The United States remains the main attractor of investments ($252 billion), with China and Hong Kong trailing behind with $139 billion and $116 billion respectively. (UNCTAD report)

Experts explain last year’s decline in the developed nations’ investment attractiveness by the repatriation of accumulated earnings by US multinational enterprises (MNEs) following US tax reforms. According to these specialists, FDI flows have dropped by half, down to $172 billion. The biggest drop was in Switzerland and Ireland, with direct foreign investments into Britain shrinking by a hefty 36 percent to $64 billion. Whether Brexit will materially affect FDI in the long run remains to be seen though.

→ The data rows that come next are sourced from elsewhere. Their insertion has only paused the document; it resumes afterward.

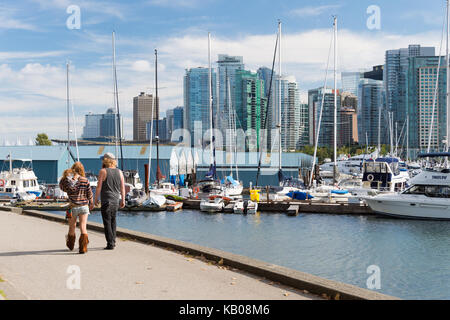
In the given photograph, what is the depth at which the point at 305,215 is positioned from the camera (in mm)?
39375

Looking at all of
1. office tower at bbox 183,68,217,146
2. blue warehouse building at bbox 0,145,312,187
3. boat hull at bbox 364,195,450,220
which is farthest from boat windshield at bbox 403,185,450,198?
office tower at bbox 183,68,217,146

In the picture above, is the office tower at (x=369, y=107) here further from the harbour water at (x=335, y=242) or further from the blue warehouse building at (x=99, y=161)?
the harbour water at (x=335, y=242)

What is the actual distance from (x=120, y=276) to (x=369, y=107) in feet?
554

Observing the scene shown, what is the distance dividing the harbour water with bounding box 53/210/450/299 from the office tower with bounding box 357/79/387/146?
127946 millimetres

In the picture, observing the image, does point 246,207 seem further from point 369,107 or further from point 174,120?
point 174,120

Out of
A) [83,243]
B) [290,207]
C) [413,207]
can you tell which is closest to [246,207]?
[290,207]

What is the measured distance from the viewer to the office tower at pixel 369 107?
16154 centimetres

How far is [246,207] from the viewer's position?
4112cm

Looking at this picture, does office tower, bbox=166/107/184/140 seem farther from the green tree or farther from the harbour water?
the harbour water

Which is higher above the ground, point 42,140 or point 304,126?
point 304,126

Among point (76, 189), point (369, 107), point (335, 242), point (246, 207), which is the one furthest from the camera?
point (369, 107)

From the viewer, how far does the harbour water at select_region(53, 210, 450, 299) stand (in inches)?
710

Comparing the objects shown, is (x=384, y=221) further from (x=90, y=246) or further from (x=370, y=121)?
(x=370, y=121)

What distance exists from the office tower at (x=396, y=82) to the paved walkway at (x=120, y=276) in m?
157
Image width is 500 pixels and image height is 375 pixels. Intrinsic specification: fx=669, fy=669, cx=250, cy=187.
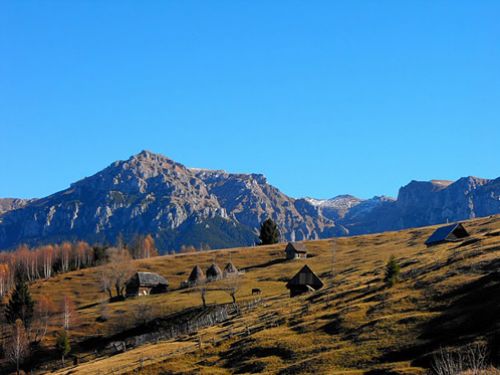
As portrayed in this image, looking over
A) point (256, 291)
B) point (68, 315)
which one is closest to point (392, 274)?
point (256, 291)

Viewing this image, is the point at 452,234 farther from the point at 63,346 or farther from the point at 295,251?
the point at 63,346

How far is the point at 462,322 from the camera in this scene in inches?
2295

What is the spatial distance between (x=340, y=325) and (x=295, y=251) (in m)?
96.8

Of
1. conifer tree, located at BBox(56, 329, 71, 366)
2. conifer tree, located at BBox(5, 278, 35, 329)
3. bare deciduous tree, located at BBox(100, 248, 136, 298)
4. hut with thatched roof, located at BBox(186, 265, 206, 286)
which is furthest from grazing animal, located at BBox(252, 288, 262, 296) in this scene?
conifer tree, located at BBox(5, 278, 35, 329)

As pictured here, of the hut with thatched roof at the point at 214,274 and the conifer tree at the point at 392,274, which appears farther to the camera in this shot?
the hut with thatched roof at the point at 214,274

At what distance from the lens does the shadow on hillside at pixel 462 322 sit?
53.4 m

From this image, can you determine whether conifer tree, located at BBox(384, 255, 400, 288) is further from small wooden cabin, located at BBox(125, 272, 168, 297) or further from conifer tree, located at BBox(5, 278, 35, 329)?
conifer tree, located at BBox(5, 278, 35, 329)

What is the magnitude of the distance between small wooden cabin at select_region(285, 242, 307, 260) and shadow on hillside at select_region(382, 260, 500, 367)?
97.8 m

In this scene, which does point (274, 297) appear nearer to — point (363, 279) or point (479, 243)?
point (363, 279)

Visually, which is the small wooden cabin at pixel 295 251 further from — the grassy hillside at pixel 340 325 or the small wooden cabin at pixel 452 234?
the small wooden cabin at pixel 452 234

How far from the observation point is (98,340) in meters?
115

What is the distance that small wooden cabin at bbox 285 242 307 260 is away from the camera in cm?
16575

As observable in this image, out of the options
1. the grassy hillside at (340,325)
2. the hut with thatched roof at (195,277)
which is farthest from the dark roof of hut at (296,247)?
the grassy hillside at (340,325)

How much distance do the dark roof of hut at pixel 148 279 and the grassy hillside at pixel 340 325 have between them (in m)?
18.3
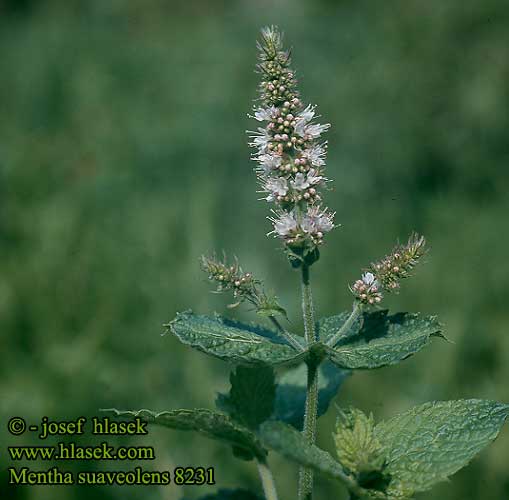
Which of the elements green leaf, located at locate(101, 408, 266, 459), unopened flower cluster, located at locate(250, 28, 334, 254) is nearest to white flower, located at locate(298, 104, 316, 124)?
unopened flower cluster, located at locate(250, 28, 334, 254)

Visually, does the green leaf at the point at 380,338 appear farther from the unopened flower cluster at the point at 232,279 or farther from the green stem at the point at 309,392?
the unopened flower cluster at the point at 232,279

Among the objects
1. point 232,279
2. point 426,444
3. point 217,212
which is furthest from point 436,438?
point 217,212

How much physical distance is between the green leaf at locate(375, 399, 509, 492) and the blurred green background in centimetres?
92

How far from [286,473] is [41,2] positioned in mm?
18314

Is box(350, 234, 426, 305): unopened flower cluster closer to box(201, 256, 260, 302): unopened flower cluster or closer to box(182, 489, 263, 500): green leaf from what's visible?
box(201, 256, 260, 302): unopened flower cluster

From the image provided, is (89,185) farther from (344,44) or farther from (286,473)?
(344,44)

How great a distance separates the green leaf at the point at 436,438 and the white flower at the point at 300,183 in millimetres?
616

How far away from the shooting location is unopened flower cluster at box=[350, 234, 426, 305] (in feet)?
6.00

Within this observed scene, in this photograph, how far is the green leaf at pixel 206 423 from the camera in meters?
1.66

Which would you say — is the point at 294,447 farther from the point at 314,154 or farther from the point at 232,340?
the point at 314,154

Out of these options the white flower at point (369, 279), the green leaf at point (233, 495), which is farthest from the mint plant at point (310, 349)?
the green leaf at point (233, 495)

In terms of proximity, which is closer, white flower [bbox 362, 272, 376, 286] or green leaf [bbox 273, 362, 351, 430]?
white flower [bbox 362, 272, 376, 286]

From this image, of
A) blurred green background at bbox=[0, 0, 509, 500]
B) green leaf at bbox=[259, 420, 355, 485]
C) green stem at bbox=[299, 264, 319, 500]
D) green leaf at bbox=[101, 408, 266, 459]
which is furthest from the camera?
blurred green background at bbox=[0, 0, 509, 500]

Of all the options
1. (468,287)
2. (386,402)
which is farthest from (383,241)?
(386,402)
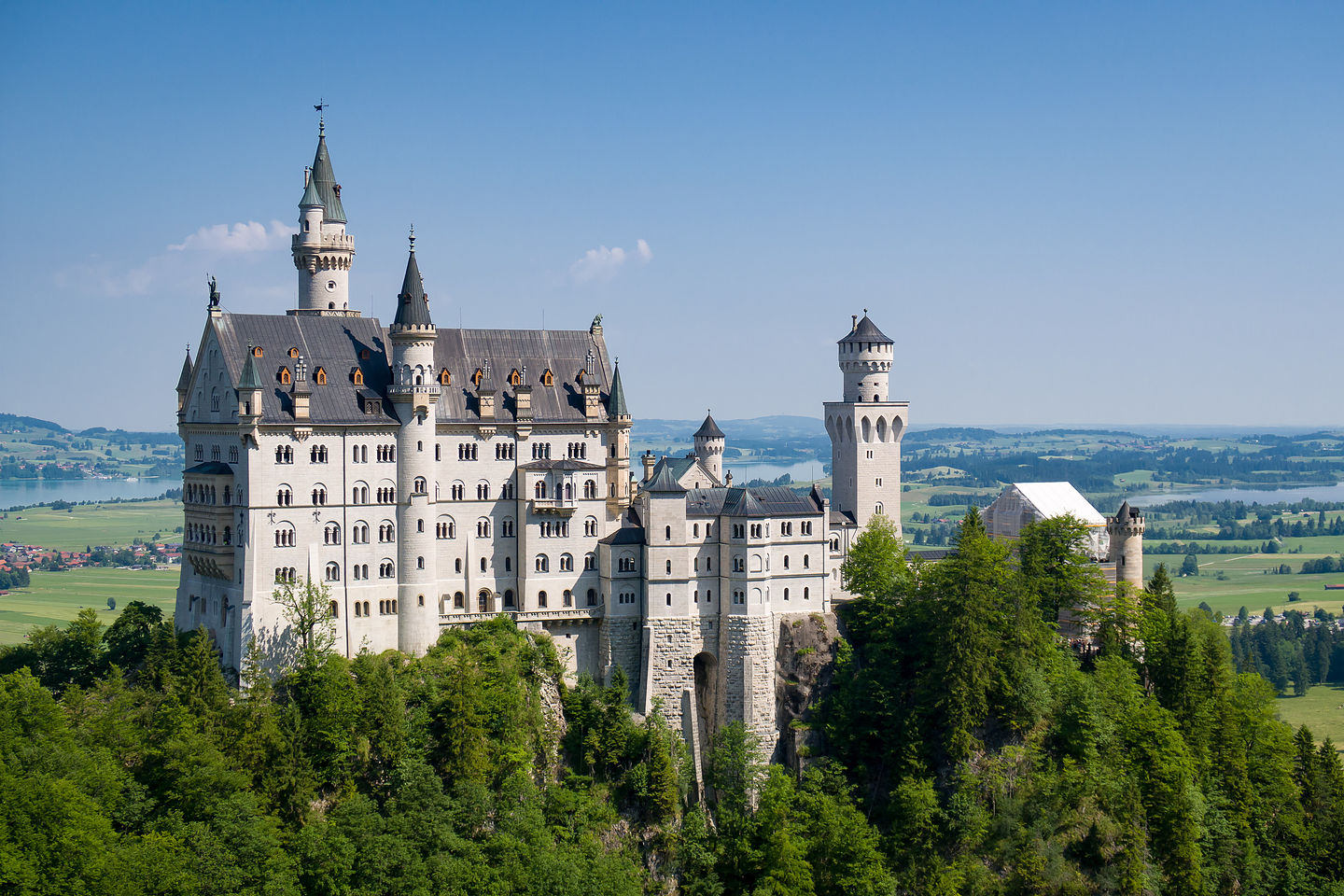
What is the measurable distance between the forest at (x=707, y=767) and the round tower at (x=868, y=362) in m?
11.3

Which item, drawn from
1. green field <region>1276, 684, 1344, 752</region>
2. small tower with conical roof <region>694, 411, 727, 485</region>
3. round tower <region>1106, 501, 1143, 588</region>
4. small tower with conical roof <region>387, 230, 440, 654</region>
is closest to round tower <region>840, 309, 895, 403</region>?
small tower with conical roof <region>694, 411, 727, 485</region>

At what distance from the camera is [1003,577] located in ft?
280

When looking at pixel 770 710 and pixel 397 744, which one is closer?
pixel 397 744

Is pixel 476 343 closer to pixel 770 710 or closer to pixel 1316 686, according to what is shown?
pixel 770 710

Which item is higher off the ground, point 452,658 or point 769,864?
point 452,658

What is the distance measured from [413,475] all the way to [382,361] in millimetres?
7305

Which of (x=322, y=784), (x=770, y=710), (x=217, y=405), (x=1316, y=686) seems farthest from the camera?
(x=1316, y=686)

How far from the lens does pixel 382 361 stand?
269 ft

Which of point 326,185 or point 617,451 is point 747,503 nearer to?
point 617,451

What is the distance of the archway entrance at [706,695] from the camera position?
8475 centimetres

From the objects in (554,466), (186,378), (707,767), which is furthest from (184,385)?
(707,767)

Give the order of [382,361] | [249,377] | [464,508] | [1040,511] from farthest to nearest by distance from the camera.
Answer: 1. [1040,511]
2. [464,508]
3. [382,361]
4. [249,377]

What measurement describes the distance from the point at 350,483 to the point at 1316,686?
137 metres

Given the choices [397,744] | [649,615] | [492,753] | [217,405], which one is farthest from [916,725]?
[217,405]
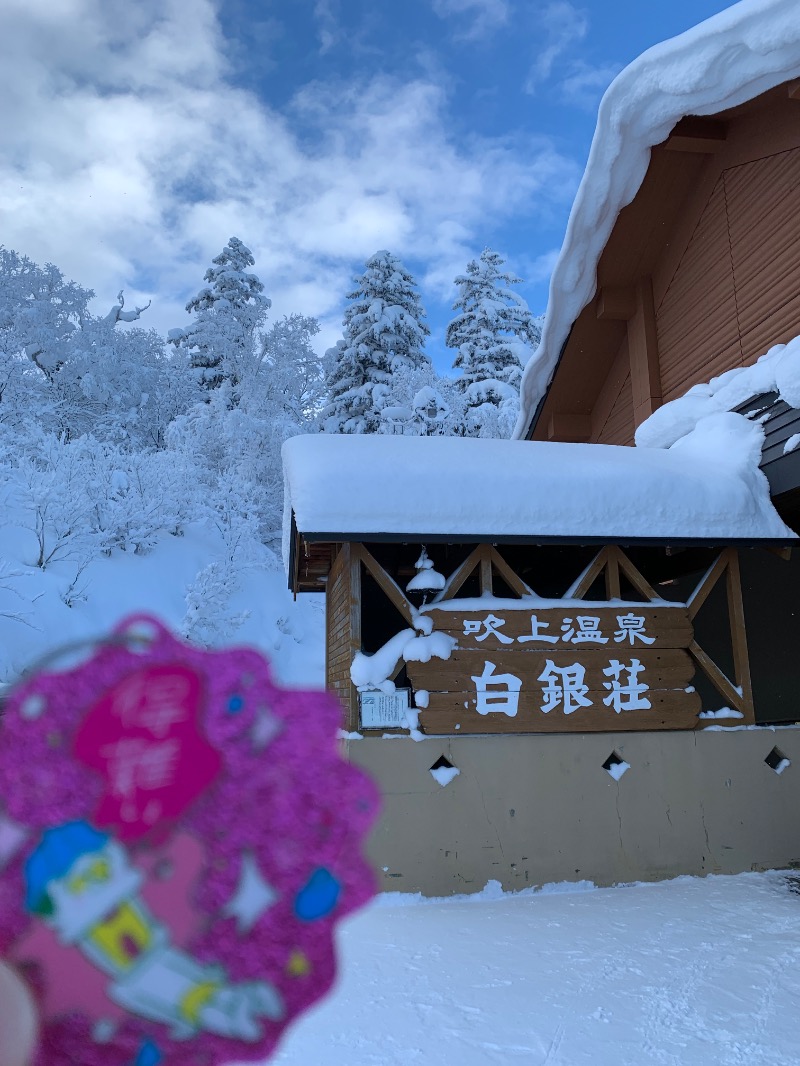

“One fifth of the world economy is controlled by foreign capital” (Alexei Kuznetsov)

Foreign direct investments in Russia halved from $26 billion to $13 billion, putting the country in the 20th place among FDI recipients. Simultaneously, in 2018, FDI outflows remained largely unchanged, three times exceeding incoming investments ($36 billion).

UNCTAD analysts believe that this could be due more to the de-offshorization of the Russian economy than the sanctions policy. Thus, moving Russian companies registered in Cyprus back to Russian jurisdiction inevitably results in a decline in foreign investment figures.